Performance Overview: Despite a weak 3-month performance (-3.47%), the ETF has performed well over the past year, gaining 10.70%. Its recent 4-week performance of +8.55% indicates a recovery in the Asian high-yield market.

Outlook for 2024: As Asia’s economic growth picks up pace, particularly in regions like Southeast Asia and China, this ETF could see further gains. The ESG focus also aligns with increasing demand for socially responsible investing.

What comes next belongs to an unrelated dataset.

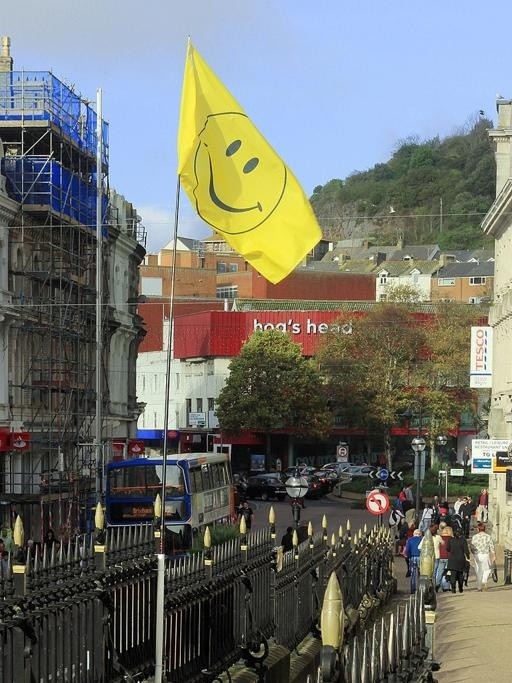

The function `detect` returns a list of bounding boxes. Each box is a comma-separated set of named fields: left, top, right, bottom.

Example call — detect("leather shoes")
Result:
left=473, top=583, right=488, bottom=592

6. Bloomberg SASB US Corporate High Yield ESG Ex-Controversies Select

4 Week Performance: +8.34%

1 Month Return: +1.64%

3 Month Return: +1.82%

1 Year Return: +11.35%

3 Year Return: +16.42%

Number of ETFs: 1

This ETF provides exposure to U.S. high-yield corporate bonds that comply with ESG criteria, excluding controversial sectors. It focuses on companies that meet stringent environmental, social, and governance standards.

Performance Overview: The ETF has delivered strong returns over the past three years (+16.42%) and has gained 11.35% over the past year. Its 4-week performance of +8.34% reflects positive sentiment in the U.S. corporate bond market.

Outlook for 2024: As ESG investing continues to grow, this ETF offers a strong opportunity for investors looking to balance high yields with socially responsible investing. The U.S. corporate bond market is expected to remain resilient in 2024, supporting continued performance.

7. Bloomberg Emerging Markets USD Sovereign & Agency 3% Country Capped

4 Week Performance: +8.30%

1 Month Return: +1.72%

3 Month Return: +1.94%

1 Year Return: +12.56%

3 Year Return: +0.74%

Number of ETFs: 1

This ETF tracks sovereign and agency bonds from emerging markets, with a cap on country exposure at 3%, reducing concentration risk. It provides diversified exposure to government bonds in regions like Latin America, Asia, and Africa.

Performance Overview: The ETF has gained 12.56% over the past year, with a 4-week return of +8.30%. Its diversified approach has helped mitigate risk, providing stable returns across multiple regions.

Outlook for 2024: Emerging market government bonds are likely to continue performing well, particularly as inflation pressures ease and economic growth picks up in developing regions. The country cap helps limit exposure to any single country’s risk.

8. FTSE Emerging Markets USD Government and Government-Related Bond Select

4 Week Performance: +8.15%

1 Month Return: +2.24%

3 Month Return: +2.63%

1 Year Return: +12.99%

3 Year Return: +0.83%

Number of ETFs: 2

This ETF focuses on U.S. dollar-denominated government and government-related bonds from emerging markets. It provides a diversified approach to sovereign debt in developing countries.

Performance Overview: With a 12.99% gain over the past year, this ETF has outperformed many of its peers. Its 4-week return of +8.15% demonstrates strong momentum in emerging market debt.

Outlook for 2024: The continued recovery of emerging markets should support further gains for this ETF. As these economies stabilize, sovereign bonds are expected to perform well, offering both yield and growth potential.

Best International Bond ETFs for 2024

The best international bond ETFs for 2024 offer diverse exposure to global debt markets, from emerging markets to developed economies. Investors looking for yield, diversification, and ESG compliance will find a variety of options to match their risk profiles and investment goals. While high-yield and convertible bonds offer higher returns, they come with increased risk. Meanwhile, government bonds provide a more stable but lower-yielding alternative.

Ultimately, the best international bond ETF for you will depend on your risk tolerance, investment horizon, and the specific regions or sectors you’re looking to invest in. As 2024 unfolds, monitoring global economic trends, interest rates, and corporate earnings will be key to maximizing returns in the international bond market.